In this dog, you are going to have to regulate the L-T4 dose based upon the dog's clinical signs and serum concentrations of total T4, free T4, and TSH. Serum total or free T3 should not be measured because the T3 autoantibodies will only produce spurious test results that will confuse diagnostic interpretation.

At this time, this dog is showing clinical signs consistent with mild hyperthyroidism (i.e., polyuria and polydipsia). This finding, together with the borderline high serum T4 and completely suppressed TSH concentrations, suggests that the dog's current L-T4 dose is too high.

Dogs are quite resistant to developing iatrogenic hyperthyroidism, but this dog's current dose of 2.4 mg per day is extremely high. Almost all dogs respond quite nicely to doses of 20 µg/kg, administered either once or twice daily, which calculates into a dose of only 25-50% of the current L-T4 dose given to this dog.

For this dog, I'd try cutting the L-T4 dosage in half and monitoring again in another 4 weeks. Remember that thyroid hormone supplementation is best give on an empty stomach to enhance absorption (8).

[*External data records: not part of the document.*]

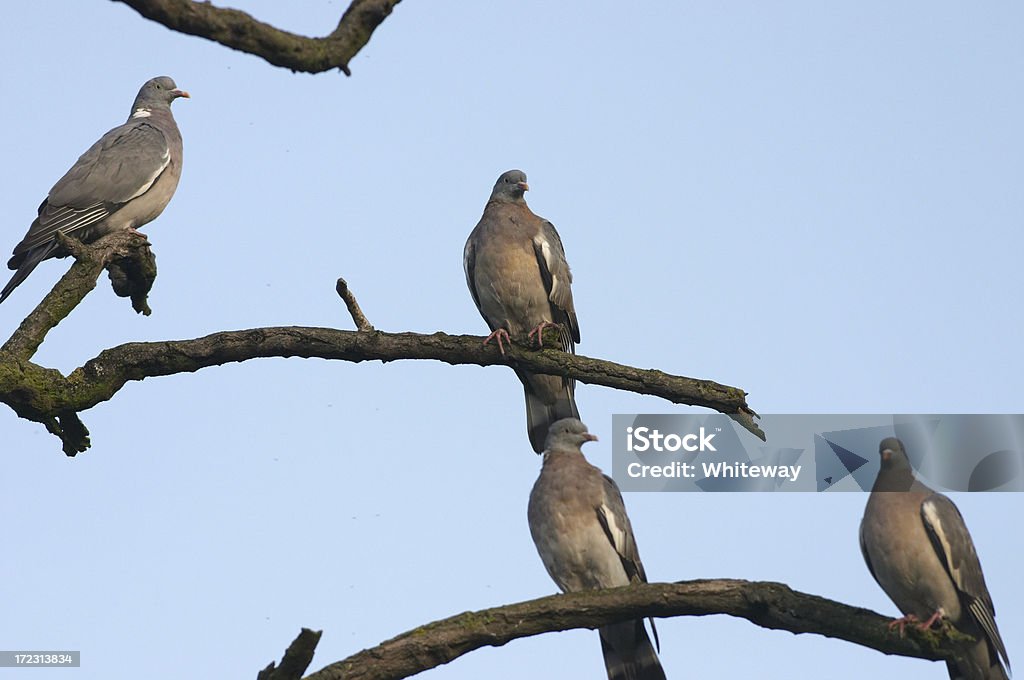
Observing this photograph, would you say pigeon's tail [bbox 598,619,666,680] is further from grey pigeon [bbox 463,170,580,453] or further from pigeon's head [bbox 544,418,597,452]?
grey pigeon [bbox 463,170,580,453]

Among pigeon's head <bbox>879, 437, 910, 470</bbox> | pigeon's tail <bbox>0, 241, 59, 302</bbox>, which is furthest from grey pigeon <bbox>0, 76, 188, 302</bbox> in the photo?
pigeon's head <bbox>879, 437, 910, 470</bbox>

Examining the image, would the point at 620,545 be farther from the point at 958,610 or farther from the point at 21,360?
the point at 21,360

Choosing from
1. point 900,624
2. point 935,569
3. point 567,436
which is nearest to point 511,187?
point 567,436

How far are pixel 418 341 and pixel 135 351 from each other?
136 cm

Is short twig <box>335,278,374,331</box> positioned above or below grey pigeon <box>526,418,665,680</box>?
above

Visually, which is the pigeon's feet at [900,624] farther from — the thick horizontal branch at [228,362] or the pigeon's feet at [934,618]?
the thick horizontal branch at [228,362]

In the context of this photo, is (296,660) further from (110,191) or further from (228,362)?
(110,191)

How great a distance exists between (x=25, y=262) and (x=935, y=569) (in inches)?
202

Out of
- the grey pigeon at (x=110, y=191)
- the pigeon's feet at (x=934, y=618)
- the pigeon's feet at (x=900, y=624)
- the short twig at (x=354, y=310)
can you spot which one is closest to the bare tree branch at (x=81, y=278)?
the grey pigeon at (x=110, y=191)

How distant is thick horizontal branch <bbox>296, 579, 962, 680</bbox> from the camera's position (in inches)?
191

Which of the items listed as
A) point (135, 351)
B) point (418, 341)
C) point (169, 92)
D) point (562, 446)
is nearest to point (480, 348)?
point (418, 341)

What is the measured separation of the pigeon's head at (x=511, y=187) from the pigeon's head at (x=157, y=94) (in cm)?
291

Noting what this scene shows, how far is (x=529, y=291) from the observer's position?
7703 millimetres

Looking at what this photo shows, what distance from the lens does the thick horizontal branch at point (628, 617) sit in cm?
486
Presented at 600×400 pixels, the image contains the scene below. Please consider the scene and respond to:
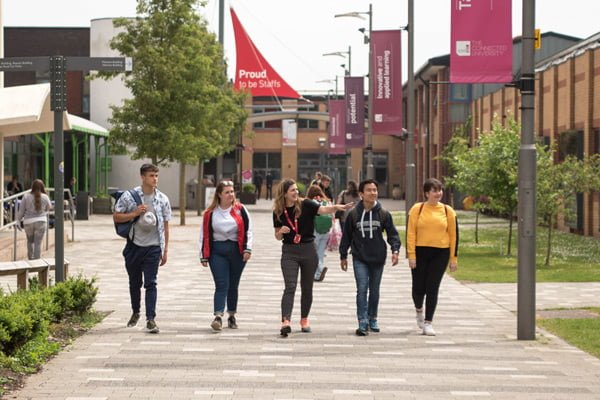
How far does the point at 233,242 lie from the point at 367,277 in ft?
4.73

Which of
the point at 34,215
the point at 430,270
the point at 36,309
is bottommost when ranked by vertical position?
the point at 36,309

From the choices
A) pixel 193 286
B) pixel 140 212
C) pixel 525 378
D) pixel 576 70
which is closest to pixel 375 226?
pixel 140 212

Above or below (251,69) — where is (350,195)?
below

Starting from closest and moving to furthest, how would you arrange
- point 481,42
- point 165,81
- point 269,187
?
point 481,42
point 165,81
point 269,187

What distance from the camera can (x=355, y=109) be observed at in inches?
1564

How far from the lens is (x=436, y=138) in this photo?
70.0m

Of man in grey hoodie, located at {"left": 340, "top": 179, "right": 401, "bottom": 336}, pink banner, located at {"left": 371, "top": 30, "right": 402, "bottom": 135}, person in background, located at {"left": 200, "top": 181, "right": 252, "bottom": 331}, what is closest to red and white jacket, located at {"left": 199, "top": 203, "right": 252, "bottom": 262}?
person in background, located at {"left": 200, "top": 181, "right": 252, "bottom": 331}

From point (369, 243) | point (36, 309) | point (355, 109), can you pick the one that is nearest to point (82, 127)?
point (355, 109)

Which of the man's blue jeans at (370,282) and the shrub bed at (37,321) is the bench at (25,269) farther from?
the man's blue jeans at (370,282)

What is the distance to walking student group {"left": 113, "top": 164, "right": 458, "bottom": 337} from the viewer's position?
12023mm

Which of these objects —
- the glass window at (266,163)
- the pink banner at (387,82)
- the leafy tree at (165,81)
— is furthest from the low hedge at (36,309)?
the glass window at (266,163)

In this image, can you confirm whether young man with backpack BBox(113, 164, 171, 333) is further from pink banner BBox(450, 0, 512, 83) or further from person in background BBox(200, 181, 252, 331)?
pink banner BBox(450, 0, 512, 83)

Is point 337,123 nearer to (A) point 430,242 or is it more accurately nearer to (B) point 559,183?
(B) point 559,183

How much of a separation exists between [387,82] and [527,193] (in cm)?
1939
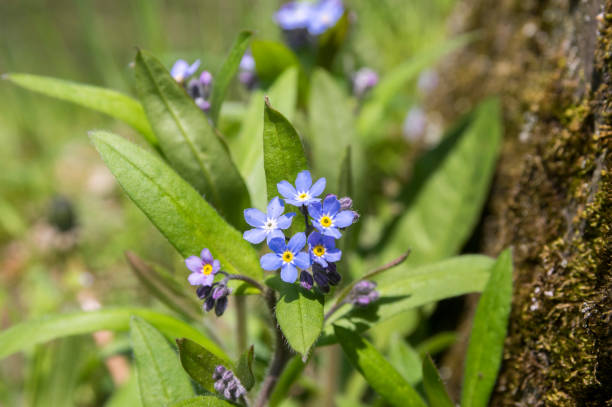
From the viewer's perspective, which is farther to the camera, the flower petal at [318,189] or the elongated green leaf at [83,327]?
the elongated green leaf at [83,327]

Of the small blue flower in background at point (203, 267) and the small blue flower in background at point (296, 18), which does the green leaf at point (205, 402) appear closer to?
the small blue flower in background at point (203, 267)

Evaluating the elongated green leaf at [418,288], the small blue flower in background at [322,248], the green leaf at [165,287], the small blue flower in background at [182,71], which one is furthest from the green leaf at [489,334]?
the small blue flower in background at [182,71]

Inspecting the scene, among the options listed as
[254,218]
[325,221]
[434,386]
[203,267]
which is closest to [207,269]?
[203,267]

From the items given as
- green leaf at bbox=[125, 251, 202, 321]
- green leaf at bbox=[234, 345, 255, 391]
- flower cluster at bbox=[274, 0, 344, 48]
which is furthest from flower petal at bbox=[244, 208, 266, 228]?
flower cluster at bbox=[274, 0, 344, 48]

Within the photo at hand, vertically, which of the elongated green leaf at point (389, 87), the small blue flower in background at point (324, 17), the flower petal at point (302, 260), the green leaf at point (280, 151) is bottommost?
the flower petal at point (302, 260)

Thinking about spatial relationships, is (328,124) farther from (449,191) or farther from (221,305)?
(221,305)

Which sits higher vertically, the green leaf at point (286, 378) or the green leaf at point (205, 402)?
the green leaf at point (286, 378)

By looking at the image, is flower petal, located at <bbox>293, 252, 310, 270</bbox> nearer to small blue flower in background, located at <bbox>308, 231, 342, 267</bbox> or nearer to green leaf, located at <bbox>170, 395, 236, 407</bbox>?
small blue flower in background, located at <bbox>308, 231, 342, 267</bbox>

  1. Kemppainen RJ, Young DW. Canine triiodothyronine autoantibodies. In: Kirk RW, Bonagura JD, editors. Current Veterinary Therapy XI: Small Animal Practice. Philadelphia: W.B. Saunders Co; 1992. p. 327-330.
  2. Graham PA, Refsal KR, Nachreiner RF. Etiopathologic findings of canine hypothyroidism. Vet Clin North Am Small Anim Pract 2007;37:617-631. 
  3. Ferguson DC. Testing for hypothyroidism in dogs. Vet Clin North Am Small Anim Pract 2007;37:647-669.   
  4. Mooney CT. Canine hypothyroidism: a review of aetiology and diagnosis. N Z Vet J 2011;59:105-114.
  5. Nachreiner RF, Refsal KR, Graham PA, et al. Prevalence of serum thyroid hormone autoantibodies in dogs with clinical signs of hypothyroidism. J Am Vet Med Assoc 2002;220:466-471. 
  6. Nachreiner RF, Refsal KR, Thacker EL, et al. Incidence of T3 and T4 autoantibodies in dogs using a sensitive binding assay (abstract). J Vet Intern Med 1990;4:114.
  7. Refsal KR, Nachreiner RF. Thyroid hormone autoantibodies in the dog: their association with serum concentrations of iodothyronines and thyrotropin and distribution by age, sex, and breed of dog. Canine Pract 1997;22:16–17.
  8. Le Traon G, Burgaud S, Horspool LJ. Pharmacokinetics of total thyroxine in dogs after administration of an oral solution of levothyroxine sodium. J Vet Pharmacol Ther 2008;31:95-101.